L'Elrod House, avec ses volumes impressionnants, ses matériaux bruts et son intégration parfaite dans le paysage désertique, est un monument du modernisme organique. Son apparition dans *Les Diamants sont éternels* a renforcé son statut de légende architecturale, et elle continue d’inspirer les amateurs de design et d’architecture du monde entier. À la fois intemporelle et avant-gardiste, elle demeure un exemple saisissant de la vision unique de John Lautner et de l'impact indélébile du modernisme californien sur l'architecture mondiale.
BEVERLY HOUSE
Le Parrain, 1972
La Beverly House, située au cœur de Beverly Hills, est un véritable palais au style hispano-méditerranéen, bâti dans les années 1920 par l'architecte Gordon Kaufmann. Immortalisée dans Le Parrain (1972), elle est notamment le lieu où Michael Corleone se réfugie après la tentative d'assassinat de son père. D'une superficie de plus de 5000 m2, cette propriété grandiose s’étend sur plusieurs hectares et comprend une multitude de salons, salles de réception, et jardins luxuriants.
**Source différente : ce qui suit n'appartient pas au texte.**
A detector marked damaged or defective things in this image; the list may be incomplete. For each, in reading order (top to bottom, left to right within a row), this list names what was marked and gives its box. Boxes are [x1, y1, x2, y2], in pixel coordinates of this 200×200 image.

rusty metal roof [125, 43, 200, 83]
L'architecture de la villa reflète l'opulence de l'âge d'or d'Hollywood : des colonnes toscanes, des balcons en fer forgé, des arcades et des toits en tuiles rouges, typiques de l’architecture méditerranéenne. L’intérieur est orné de détails artisanaux, tels que des fresques murales, des boiseries sculptées, et des sols en marbre, contribuant à l’atmosphère fastueuse et théâtrale de la maison. Dans Le Parrain, la grande salle de réception, avec son plafond voûté et ses chandeliers imposants, sert de toile de fond à des scènes clés, ajoutant une dimension visuelle au pouvoir et à la richesse de la famille Corleone. La cour intérieure, avec ses fontaines et ses jardins impeccablement entretenus, incarne la grandeur et la décadence, faisant écho à la dynastie des Corleone. Plus qu’une simple villa, la Beverly House ajoute de la profondeur à l’intrigue, symbolisant à la fois le refuge et la prison dorée de la famille mafieuse.